# Daily Coding Problem: Problem #2

Daily Coding Problem: Problem #2
0

#1

If you are wondering what’s this thing? Then before continuing, please read this.

## Problem #2

This problem was asked by Uber.

Given an array of integers, return a new array such that each element at index i of the new array is the product of all the numbers in the original array except the one at i .

For example, if our input was [1, 2, 3, 4, 5] , the expected output would be [120, 60, 40, 30, 24] . If our input was [3, 2, 1] , the expected output would be [2, 3, 6] .

Follow-up: what if you can’t use division?

Solve. Discuss. Repeat. Happy Coding!

#2

I would think a filter and then a reduce function would do the job.

#3

Here’s what I got for JS

// original
const productArray = arr => [...arr].map(n =>(
arr.reduce((a,c)=> a*c)/n
));

// with no division
const productArray = arr => [...arr].map((_,i) =>(
arr.filter((_, j) => i !== j)
.reduce((a,c)=> a*c)
));

#4
// who needs division when you dont have higher order function

findProductOfIntegers = (numbers) => {
let productArr = [];
for(let number in numbers){
let total = 1;
let skippedIndex = number;
for(let i = 0; i < numbers.length; i++) {
if(skippedIndex != i) {
total = numbers[i] * total
}
}
productArr.push(total)
}
return productArr
}

#5

My solution attempt.

<script>
const inputArr = [1, 2, 3, 4, 5];

const productOfArrayElements = (inputArr) => {
let value;
let tempArr = [];
let productArr = [];

for (let i = 0; i < inputArr.length; i++) {
tempArr = inputArr.slice(0); //Set temp array to input array's values.
tempArr.splice(i,1); //Remove the current element.
value = tempArr.reduce(getProduct); //Find the product of all other elements.
productArr.push(value); //Add product value to the product array.
}

return productArr;
}

const getProduct = (total, num) => {
}

console.log(productOfArrayElements(inputArr));

</script>

#6

For my solution:

First I wrote it out by hand (no loops) for an array of three integers, to get my head around the goal. In Big O, I think my solution is exponential?

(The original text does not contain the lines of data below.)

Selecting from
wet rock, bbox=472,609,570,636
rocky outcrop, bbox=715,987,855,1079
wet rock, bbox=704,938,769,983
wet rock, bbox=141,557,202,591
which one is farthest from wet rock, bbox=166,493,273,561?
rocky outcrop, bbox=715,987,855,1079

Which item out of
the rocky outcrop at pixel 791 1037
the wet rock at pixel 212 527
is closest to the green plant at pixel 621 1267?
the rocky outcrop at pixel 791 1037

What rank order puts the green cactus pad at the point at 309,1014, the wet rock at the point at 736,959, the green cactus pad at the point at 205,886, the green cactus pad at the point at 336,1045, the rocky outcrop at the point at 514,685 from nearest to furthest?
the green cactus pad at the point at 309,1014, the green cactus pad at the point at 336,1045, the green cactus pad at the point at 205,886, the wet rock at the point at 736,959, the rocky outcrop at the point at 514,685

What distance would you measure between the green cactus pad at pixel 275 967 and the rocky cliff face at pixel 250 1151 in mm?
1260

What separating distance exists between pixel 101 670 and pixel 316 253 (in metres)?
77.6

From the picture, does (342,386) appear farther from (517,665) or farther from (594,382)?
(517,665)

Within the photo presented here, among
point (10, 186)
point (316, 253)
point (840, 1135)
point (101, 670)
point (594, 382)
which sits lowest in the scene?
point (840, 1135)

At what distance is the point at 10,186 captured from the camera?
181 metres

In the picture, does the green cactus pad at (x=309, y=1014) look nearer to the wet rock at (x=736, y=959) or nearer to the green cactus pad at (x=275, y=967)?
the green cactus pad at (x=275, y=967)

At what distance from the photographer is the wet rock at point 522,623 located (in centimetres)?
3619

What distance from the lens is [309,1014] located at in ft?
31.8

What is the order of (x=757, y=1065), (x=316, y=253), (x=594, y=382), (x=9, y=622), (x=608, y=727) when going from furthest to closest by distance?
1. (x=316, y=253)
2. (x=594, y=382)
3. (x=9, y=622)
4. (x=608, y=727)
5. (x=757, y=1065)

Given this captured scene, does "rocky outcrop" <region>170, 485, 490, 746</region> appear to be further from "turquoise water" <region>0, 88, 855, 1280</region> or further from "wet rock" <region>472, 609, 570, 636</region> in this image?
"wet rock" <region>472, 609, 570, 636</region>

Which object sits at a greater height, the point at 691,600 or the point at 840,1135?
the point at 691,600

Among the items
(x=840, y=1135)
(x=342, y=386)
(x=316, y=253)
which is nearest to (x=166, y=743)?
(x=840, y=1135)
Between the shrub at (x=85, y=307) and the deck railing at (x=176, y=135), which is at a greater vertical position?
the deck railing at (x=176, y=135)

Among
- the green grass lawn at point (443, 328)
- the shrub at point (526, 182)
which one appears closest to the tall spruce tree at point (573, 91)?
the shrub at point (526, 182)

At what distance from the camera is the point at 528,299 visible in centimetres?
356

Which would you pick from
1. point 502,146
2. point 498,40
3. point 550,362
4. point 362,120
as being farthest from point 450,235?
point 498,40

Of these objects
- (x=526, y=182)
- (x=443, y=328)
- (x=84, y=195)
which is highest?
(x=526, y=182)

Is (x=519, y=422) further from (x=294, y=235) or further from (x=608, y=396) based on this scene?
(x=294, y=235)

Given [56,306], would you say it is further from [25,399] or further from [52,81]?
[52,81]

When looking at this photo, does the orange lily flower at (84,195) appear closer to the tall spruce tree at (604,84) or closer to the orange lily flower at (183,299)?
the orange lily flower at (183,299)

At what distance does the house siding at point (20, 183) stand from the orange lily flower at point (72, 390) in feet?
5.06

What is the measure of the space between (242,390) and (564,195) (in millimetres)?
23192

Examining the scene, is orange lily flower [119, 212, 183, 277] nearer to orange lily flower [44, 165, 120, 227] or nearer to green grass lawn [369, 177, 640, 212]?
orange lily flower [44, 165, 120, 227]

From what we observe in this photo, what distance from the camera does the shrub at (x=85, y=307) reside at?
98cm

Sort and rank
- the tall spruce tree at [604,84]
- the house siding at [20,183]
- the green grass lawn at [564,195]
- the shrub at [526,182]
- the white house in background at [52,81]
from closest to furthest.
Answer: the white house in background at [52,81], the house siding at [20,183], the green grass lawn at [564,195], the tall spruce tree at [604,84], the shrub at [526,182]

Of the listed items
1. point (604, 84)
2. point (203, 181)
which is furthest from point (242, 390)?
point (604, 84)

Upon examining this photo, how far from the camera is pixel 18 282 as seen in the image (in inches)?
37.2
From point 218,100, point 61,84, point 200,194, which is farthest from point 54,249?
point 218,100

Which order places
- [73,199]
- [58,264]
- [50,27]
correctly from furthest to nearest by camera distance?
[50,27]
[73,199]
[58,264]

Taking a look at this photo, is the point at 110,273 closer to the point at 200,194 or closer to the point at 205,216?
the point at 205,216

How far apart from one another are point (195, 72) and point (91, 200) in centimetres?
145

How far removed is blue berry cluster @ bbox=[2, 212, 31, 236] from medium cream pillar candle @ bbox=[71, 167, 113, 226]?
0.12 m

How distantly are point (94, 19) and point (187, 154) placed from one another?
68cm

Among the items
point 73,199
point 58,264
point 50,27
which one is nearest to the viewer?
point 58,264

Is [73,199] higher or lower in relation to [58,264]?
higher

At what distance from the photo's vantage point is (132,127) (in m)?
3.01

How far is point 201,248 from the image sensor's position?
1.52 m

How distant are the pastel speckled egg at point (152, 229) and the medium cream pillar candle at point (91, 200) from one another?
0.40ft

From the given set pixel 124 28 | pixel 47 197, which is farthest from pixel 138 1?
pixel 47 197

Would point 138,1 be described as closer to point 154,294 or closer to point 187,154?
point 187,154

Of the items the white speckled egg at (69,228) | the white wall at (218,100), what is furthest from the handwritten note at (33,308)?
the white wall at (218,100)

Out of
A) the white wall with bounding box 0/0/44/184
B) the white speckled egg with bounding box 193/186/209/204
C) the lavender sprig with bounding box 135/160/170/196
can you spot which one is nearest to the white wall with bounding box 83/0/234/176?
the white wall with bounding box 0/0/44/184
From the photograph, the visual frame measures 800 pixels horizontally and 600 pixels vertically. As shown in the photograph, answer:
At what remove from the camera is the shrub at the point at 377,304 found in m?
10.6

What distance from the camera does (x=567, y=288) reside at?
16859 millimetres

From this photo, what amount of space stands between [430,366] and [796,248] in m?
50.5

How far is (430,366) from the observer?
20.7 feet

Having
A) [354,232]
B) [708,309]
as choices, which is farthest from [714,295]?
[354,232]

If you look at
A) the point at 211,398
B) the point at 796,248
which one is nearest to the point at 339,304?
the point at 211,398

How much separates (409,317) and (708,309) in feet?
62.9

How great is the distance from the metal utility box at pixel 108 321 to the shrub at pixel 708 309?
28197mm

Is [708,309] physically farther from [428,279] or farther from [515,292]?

function arrayOfProducts(array){
let allButIndex = [];
let result = [];
for(let i = 0; i < array.length; i++) {
// i need to get every element that is not the current one. push. push.
allButIndex = [];
for(let j = 0; j < array.length; j++) {
if (j != i) {
allButIndex.push(array[j]);
}
}
result[i] = allButIndex.reduce((a, b) => a * b);
}
return result;
}

#7

Possible Js solutions

// With divison
function productExceptMe(arr){
return arr.map((num) => arr.reduce((x,y) => x*y)/num);
}

// without divison
function prouctExceptMe(arr){
var newArr = [];
for(let i=0;i<arr.length;i++){
var n = arr.splice(i,1);
newArr.push(arr.reduce((x,y) => x*y));
arr.unshift(...n);
}
return newArr;
}

#8

Looks like more than an attempt to me. That splice move is really clever. Nice!

Also I notice your code separates getProduct–is this in order to follow good design practice, or just because it was easier to conceptualize as you wrote it?

I’ve heard that we should divide responsibilities between functions every time you say the word “and” when describing what it does. How do you (and anybody in this thread) feel about that in the context of coding challenges like this?

#9

@shodak It looks quadratic to me. Because we are running over the loop of n elements twice. So, n * n = n².

#10

Thanks, zitgost! I’m sure it could be more optimized, but this way I could do it in one loop so I was happy with that.

I’m generally not a big syntactic sugar developer. If I can write code out and separate functions I will because it is easier to conceptualize and read. Being an older programmer now I find it is much easier that way when I have to look at something I wrote a few months ago…or a week.

#11

function products(arr) {
const product = arr.reduce((a, c) => a * c);
return arr.map((e) => product / e);
}

Without division:

function products(arr) {
const product = arr.reduce((a, c) => a * c);
return arr.map((e) => {
let count = 0;
for (let i = product; i > 0; i-=e) {
count++;
}
return count;
})
}